O fim do impasse entre a fiscalização ambiental e a sobrevivência da agricultura familiar em Mato Grosso ganhou um novo capítulo nesta quarta-feira (11/2) na Assembleia Legislativa. Com o objetivo de interromper o que classifica como “excessos” da Secretaria de Estado de Meio Ambiente (Sema), o deputado Ondanir Bortolini – Nininho (Republicanos) protocolou um Projeto de Lei Complementar (PLC) que proíbe o embargo imediato de pequenas propriedades. A proposta impede que multas e interdições travem a produção de alimentos e o sustento de famílias.

O texto altera a Lei Complementar nº 38, de 1995, para impedir a aplicação de sanções como a suspensão de atividades e a interdição temporária contra pequenos agricultores de subsistência. Segundo o projeto, as propriedades com até quatro módulos fiscais que se enquadrem nos critérios da Lei Federal 11.326/2006 terão um prazo mínimo de 24 meses para realizar intervenções de mitigação de danos ambientais após a validação do seu cadastro ambiental.

 

UBSISTÊNCIA

Para Nininho, a atuação atual do órgão fiscalizador tem inviabilizado a sobrevivência de famílias que dependem da terra para o consumo próprio e venda de excedentes. “Estamos apresentando esse PLC para que a Sema pare de embargar as propriedades dos pequenos produtores”, ressalta o parlamentar. Segundo ele, a legislação federal já oferece um norte protetivo que não estaria sendo plenamente respeitado na esfera estadual.
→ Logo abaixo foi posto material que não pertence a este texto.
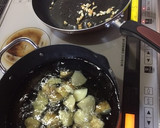 簡単！鶏肉とジャガイモのガーリック炒め作り方1写真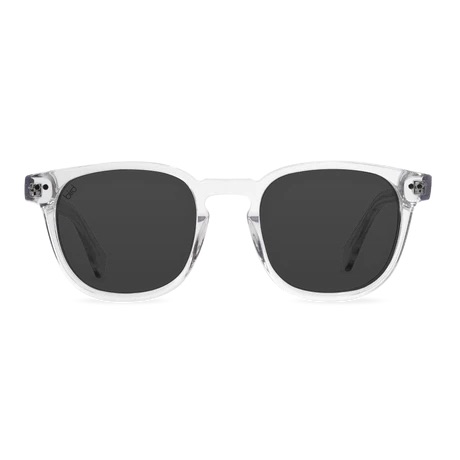 Athene Clear (Charcoal Lens) - sustainable bio-acetate sunglasses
O deputado critica o rigor das sanções administrativas em áreas de pequena escala. “A Sema exagera nessas questões, aonde embarga e multa, inviabiliza todas as pequenas produtores. E esse projeto de lei vem com esse intuito de poder ajudar esses pequenos produtores a poder continuar trabalhando, produzindo alimento e tirando o sustento”, justifica.

 

JUSTIÇA SOCIAL

A justificativa da matéria argumenta que a agricultura familiar não é a principal responsável pelos desequilíbrios ecológicos do Estado. O parlamentar ressalta que a falta de recursos financeiros impede que esses trabalhadores realizem adequações ambientais instantâneas sem comprometer a segurança alimentar.

A proposta cita o alinhamento com a Agenda 2030 da ONU, especificamente os Objetivos de Desenvolvimento Sustentável relacionados à erradicação da pobreza e à produção sustentável. O foco, segundo o autor, é garantir que a preservação do bioma não ocorra à custa da exclusão social do homem do campo.

“Acho que tem muitas maneiras de preservar, cuidar o meio ambiente, sem prejudicar esses pequenos produtores que moram lá na roça, moram em suas propriedades e com muita dificuldade, muitas vezes, para tirar o sustento de suas famílias”, comenta Nininho.

 

TRAMITAÇÃO

O PLC agora segue para análise das comissões temáticas da ALMT, incluindo a Comissão de Meio Ambiente e a Comissão de Constituição, Justiça e Redação (CCJR), Recursos Hídricos e Recursos Minerais. Se aprovado e sancionado pelo governador, o Poder Executivo terá um prazo de 90 dias para regulamentar as novas diretrizes.

Nininho defende que a medida corrige uma distorção histórica no tratamento dado ao setor. “Essas pequenas propriedades realmente têm que receber um olhar diferenciado dessa casa de lei, dos governos estadual e federal”, pondera o deputado.